Republicans joined Democrats to overcome the 60 vote threshold needed to advance the measure toward final votes and, if approved, the bill would go to the House.
The Infrastructure Investment and Jobs Act would pour billions into public works programs ranging from roads and bridges to drinking water and broadband internet access. President Biden has called the “historic investment” potentially on par with the building of the transcontinental railroad or interstate highway system. Vice President Kamala Harris on Saturday was on Capitol Hill for bipartisan meetings regarding the bill.
Despite the show of bipartisanship to get the votes across the line, not all Republicans are on board with the pace at which the bill could be passed.
“There’s absolutely no reason to rush,” Sen. Bill Hagerty, a Republican Trump ally from Tennessee, said during a floor speech Saturday. Trump himself has disparaged the package.

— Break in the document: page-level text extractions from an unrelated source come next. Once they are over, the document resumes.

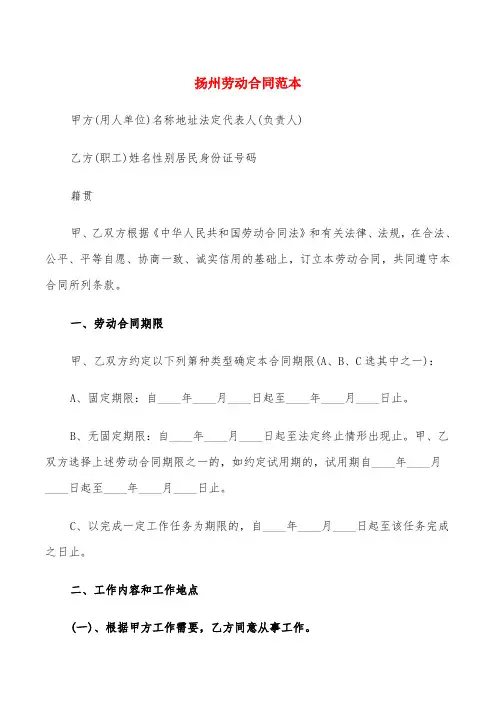 扬州劳动合同范本

甲方(用人单位)名称地址法定代表人(负责人)

乙方(职工)姓名性别居民身份证号码

籍贯

甲、乙双方根据《中华人民共和国劳动合同法》和有关法律、法规，在合法、公平、平等自愿、协商一致、诚实信用的基础上，订立本劳动合同，共同遵守本合同所列条款。

一、劳动合同期限

甲、乙双方约定以下列第种类型确定本合同期限(A、B、C选其中之一)：

A、固定期限：自____年____月____日起至____年____月____日止。

B、无固定期限：自____年____月____日起至法定终止情形出现止。甲、乙双方选择上述劳动合同期限之一的，如约定试用期的，试用期自____年____月____日起至____年____月____日止。

C、以完成一定工作任务为期限的，自____年____月____日起至该任务完成之日止。

二、工作内容和工作地点

(一)、根据甲方工作需要，乙方同意从事工作。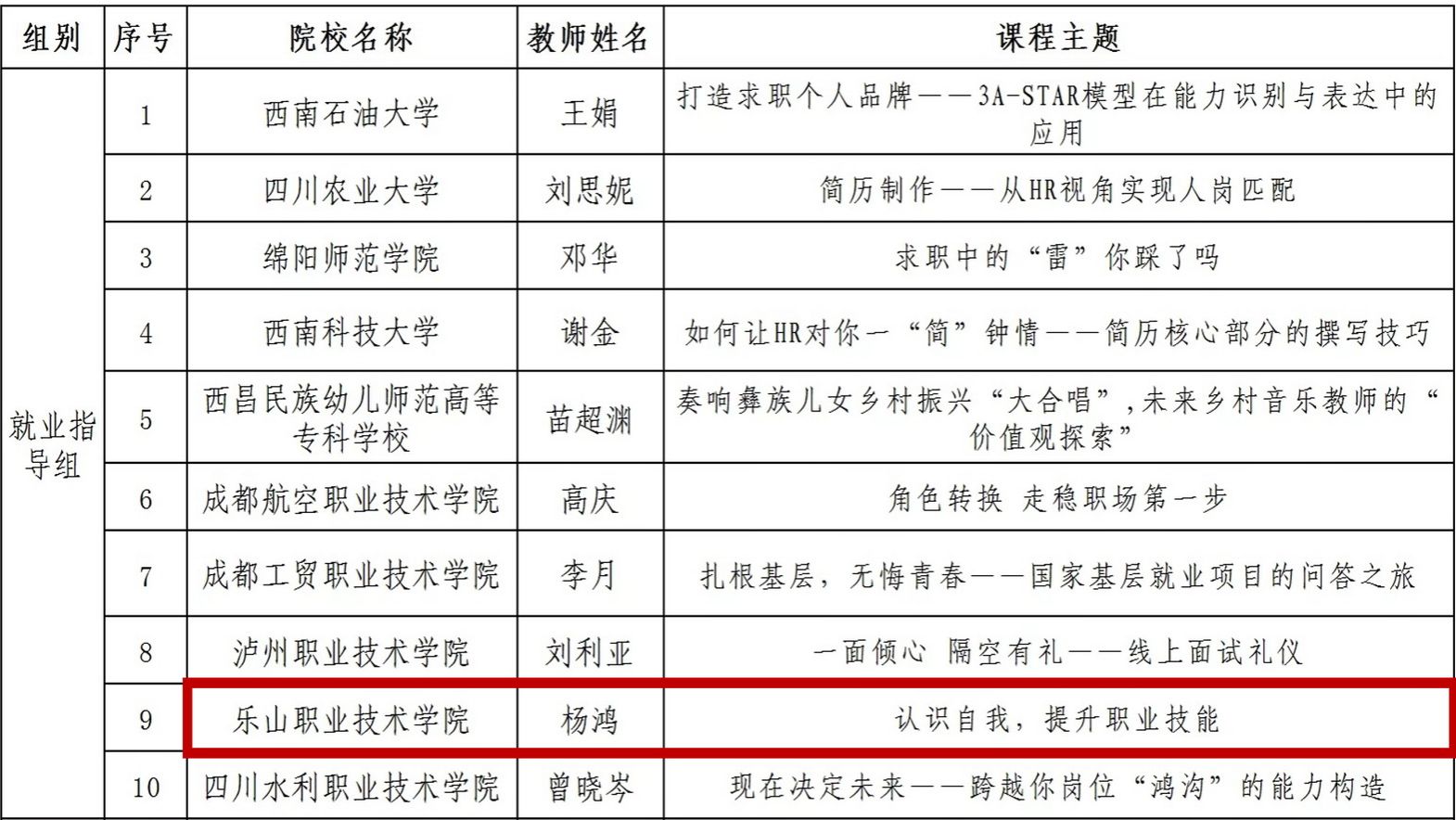 | 组别 | 序号 | 院校名称 | 教师姓名 | 课程主题 |
|---|---|---|---|---|
| 就业指导组 | 1 | 西南石油大学 | 王娟 | 打造求职个人品牌——3A-STAR模型在能力识别与表达中的应用 |
|  | 2 | 四川农业大学 | 刘思妮 | 简历制作——从HR视角实现人岗匹配 |
|  | 3 | 绵阳师范学院 | 邓华 | 求职中的“雷”你踩了吗 |
|  | 4 | 西南科技大学 | 谢金 | 如何让HR对你一“简”钟情——简历核心部分的撰写技巧 |
|  | 5 | 西昌民族幼儿师范高等专科学校 | 苗超渊 | 奏响彝族儿女乡村振兴“大合唱”,未来乡村音乐教师的“价值观探索” |
|  | 6 | 成都航空职业技术学院 | 高庆 | 角色转换 走稳职场第一步 |
|  | 7 | 成都工贸职业技术学院 | 李月 | 扎根基层，无悔青春——国家基层就业项目的问答之旅 |
|  | 8 | 泸州职业技术学院 | 刘利亚 | 一面倾心 隔空有礼——线上面试礼仪 |
|  | 9 | 乐山职业技术学院 | 杨鸿 | 认识自我，提升职业技能 |
|  | 10 | 四川水利职业技术学院 | 曾晓岑 | 现在决定未来——跨越你岗位“鸿沟”的能力构造 |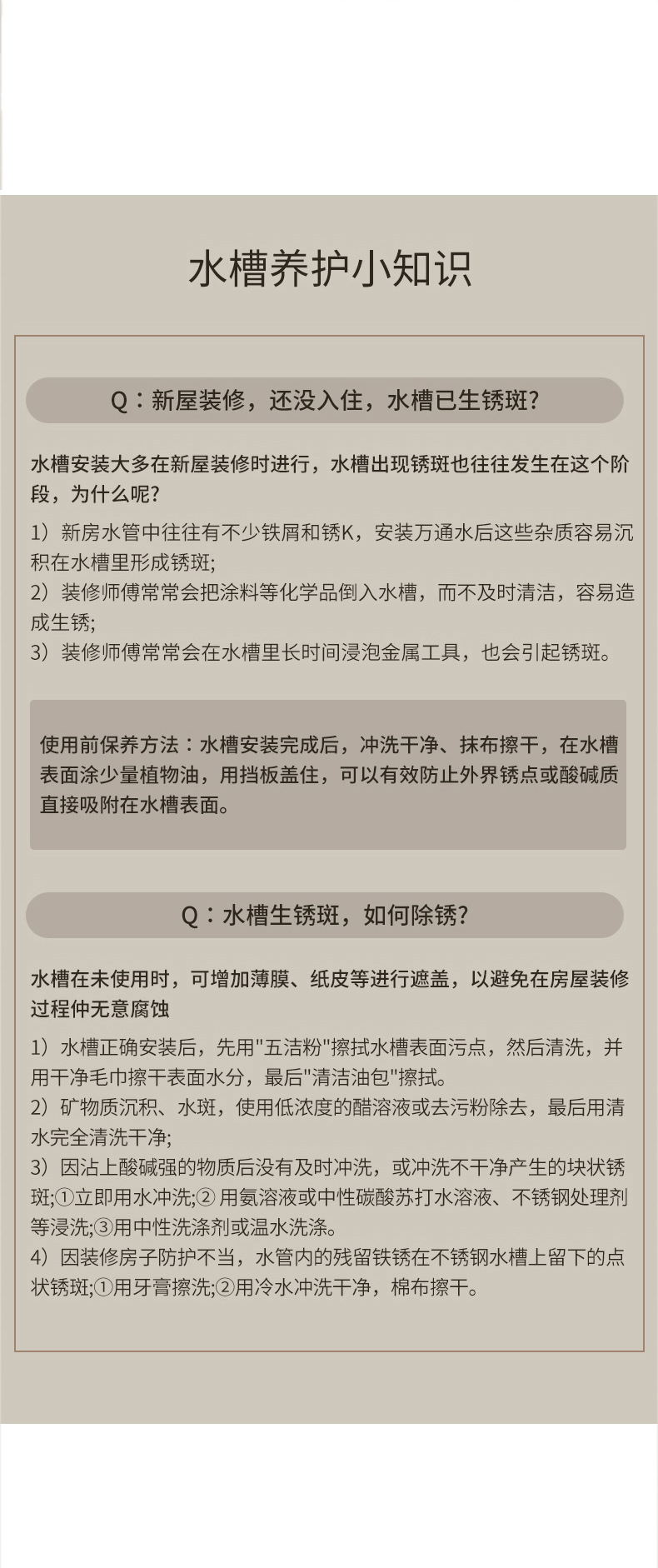 水槽养护小知识

Q：新屋装修，还没入住，水槽已生锈斑?

水槽安装大多在新屋装修时进行，水槽出现锈斑也往往发生在这个阶段，为什么呢?

1）新房水管中往往有不少铁屑和锈K，安装万通水后这些杂质容易沉积在水槽里形成锈斑;
2）装修师傅常常会把涂料等化学品倒入水槽，而不及时清洁，容易造成生锈;
3）装修师傅常常会在水槽里长时间浸泡金属工具，也会引起锈斑。

使用前保养方法：水槽安装完成后，冲洗干净、抹布擦干，在水槽表面涂少量植物油，用挡板盖住，可以有效防止外界锈点或酸碱质直接吸附在水槽表面。

Q：水槽生锈斑，如何除锈?

水槽在未使用时，可增加薄膜、纸皮等进行遮盖，以避免在房屋装修过程仲无意腐蚀

1）水槽正确安装后，先用"五洁粉"擦拭水槽表面污点，然后清洗，并用干净毛巾擦干表面水分，最后"清洁油包"擦拭。
2）矿物质沉积、水斑，使用低浓度的醋溶液或去污粉除去，最后用清水完全清洗干净;
3）因沾上酸碱强的物质后没有及时冲洗，或冲洗不干净产生的块状锈斑;①立即用水冲洗;② 用氨溶液或中性碳酸苏打水溶液、不锈钢处理剂等浸洗;③用中性洗涤剂或温水洗涤。
4）因装修房子防护不当，水管内的残留铁锈在不锈钢水槽上留下的点状锈斑;①用牙膏擦洗;②用冷水冲洗干净，棉布擦干。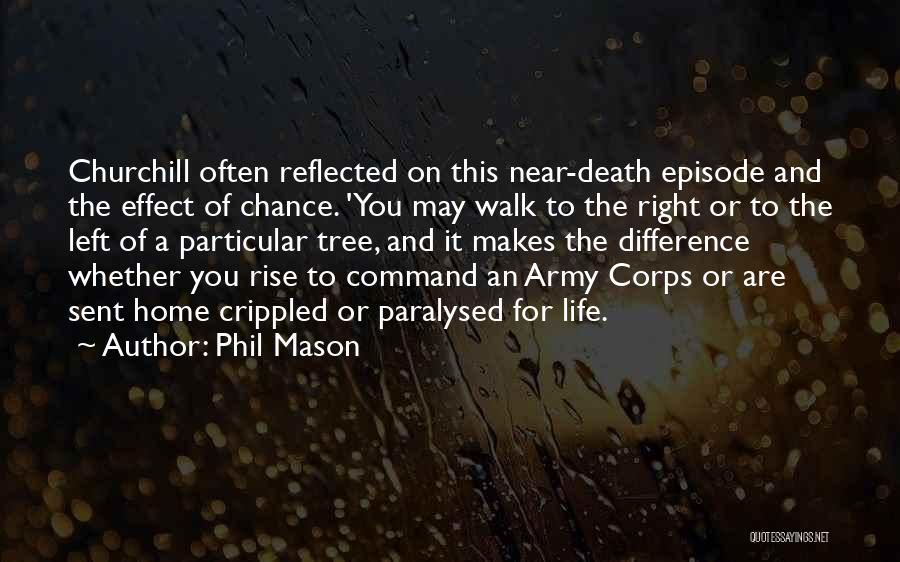 Churchill often reflected on this near-death episode and the effect of chance. 'You may walk to the right or to the left of a particular tree, and it makes the difference whether you rise to command an Army Corps or are sent home crippled or paralysed for life.

~ Author: Phil Mason

QUOTESSAYINGS.NET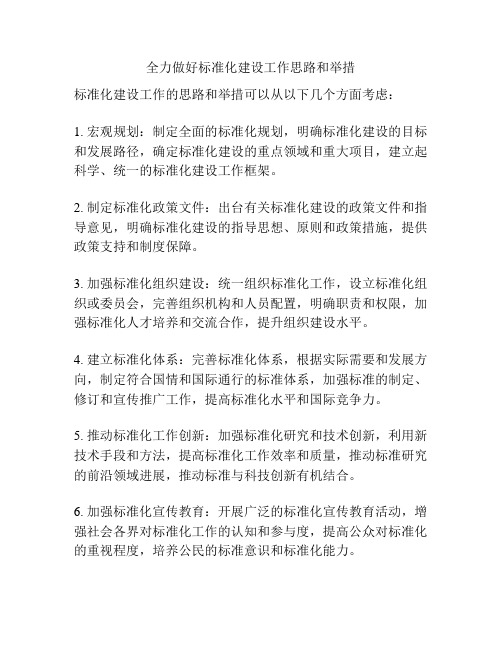 全力做好标准化建设工作思路和举措

标准化建设工作的思路和举措可以从以下几个方面考虑：

1. 宏观规划：制定全面的标准化规划，明确标准化建设的目标和发展路径，确定标准化建设的重点领域和重大项目，建立起科学、统一的标准化建设工作框架。

2. 制定标准化政策文件：出台有关标准化建设的政策文件和指导意见，明确标准化建设的指导思想、原则和政策措施，提供政策支持和制度保障。

3. 加强标准化组织建设：统一组织标准化工作，设立标准化组织或委员会，完善组织机构和人员配置，明确职责和权限，加强标准化人才培养和交流合作，提升组织建设水平。

4. 建立标准化体系：完善标准化体系，根据实际需要和发展方向，制定符合国情和国际通行的标准体系，加强标准的制定、修订和宣传推广工作，提高标准化水平和国际竞争力。

5. 推动标准化工作创新：加强标准化研究和技术创新，利用新技术手段和方法，提高标准化工作效率和质量，推动标准研究的前沿领域进展，推动标准与科技创新有机结合。

6. 加强标准化宣传教育：开展广泛的标准化宣传教育活动，增强社会各界对标准化工作的认知和参与度，提高公众对标准化的重视程度，培养公民的标准意识和标准化能力。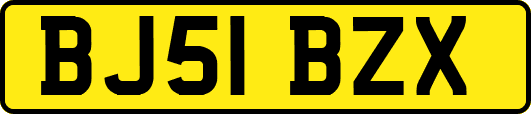 BJ51 BZX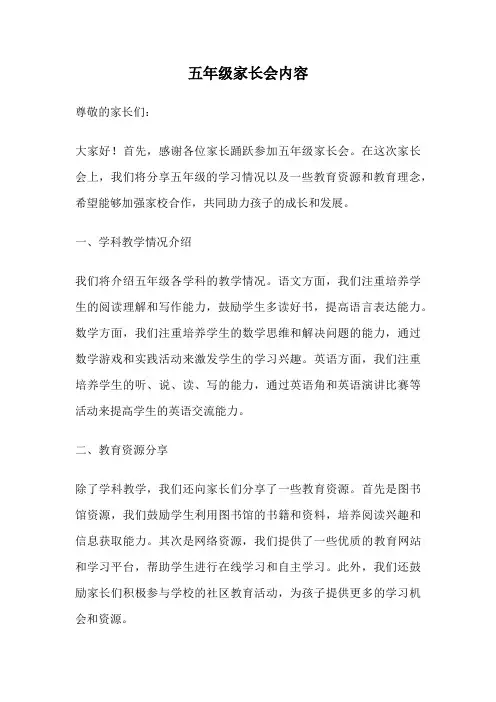 五年级家长会内容

尊敬的家长们：

大家好！首先，感谢各位家长踊跃参加五年级家长会。在这次家长会上，我们将分享五年级的学习情况以及一些教育资源和教育理念，希望能够加强家校合作，共同助力孩子的成长和发展。

一、学科教学情况介绍

我们将介绍五年级各学科的教学情况。语文方面，我们注重培养学生的阅读理解和写作能力，鼓励学生多读好书，提高语言表达能力。数学方面，我们注重培养学生的数学思维和解决问题的能力，通过数学游戏和实践活动来激发学生的学习兴趣。英语方面，我们注重培养学生的听、说、读、写的能力，通过英语角和英语演讲比赛等活动来提高学生的英语交流能力。

二、教育资源分享

除了学科教学，我们还向家长们分享了一些教育资源。首先是图书馆资源，我们鼓励学生利用图书馆的书籍和资料，培养阅读兴趣和信息获取能力。其次是网络资源，我们提供了一些优质的教育网站和学习平台，帮助学生进行在线学习和自主学习。此外，我们还鼓励家长们积极参与学校的社区教育活动，为孩子提供更多的学习机会和资源。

But Senate Minority Leader Mitch McConnell (R-Ky.) said Saturday that the bill’s investments were "overdue."
"Republicans and Democrats have radically different visions these days. But both those visions include physical infrastructure that works for our citizens," he said.
His views were echoed by West Virginia Democrat Joe Manchin, who said: “America has not seen this type of infrastructure investment in 30 years.”
It would provide federal money for projects many states and cities could not afford on their own. The package is the first of two major infrastructure packages being pushed by the Biden administration.
Senators have spent the past week processing nearly two dozen amendments to the 2,700-page package, but so far none has substantially changed the framework of the public works package. Some senators are insisting on more amendments — including one on cryptocurrency and a longshot effort by defense hawks to add $50 billion for shipbuilding and other defense-related infrastructure.
An analysis of the bill from the Congressional Budget Office drew concerns, particularly from Republicans., when it found that the legislation would increase deficits by $256billion over the next decade. While many Republicans feel the bill’s spending is too extravagant, many Democrats believe it’s not spending enough.
The bill’s backers have argued that the budget office was unable to take into account certain revenue streams — including from future economic growth. Additional analysis released Saturday by the budget office suggested infrastructure spending overall could boost productivity and lower the ultimate costs.
Paying for the package has been a pressure point throughout the months of negotiations after Democrats objected to an increase in the gas tax paid at the pump and Republicans resisted a plan to bolster the IRS to go after tax scofflaws.
Unlike Biden’s bigger $3.5 trillion package, which would be paid for by higher tax rates for corporations and the wealthy, the bipartisan package is funded by repurposing other money, including untapped COVID-19 aid, and other spending cuts and revenue streams.
The House is in recess and is expected to consider both Biden infrastructure packages when it returns in September.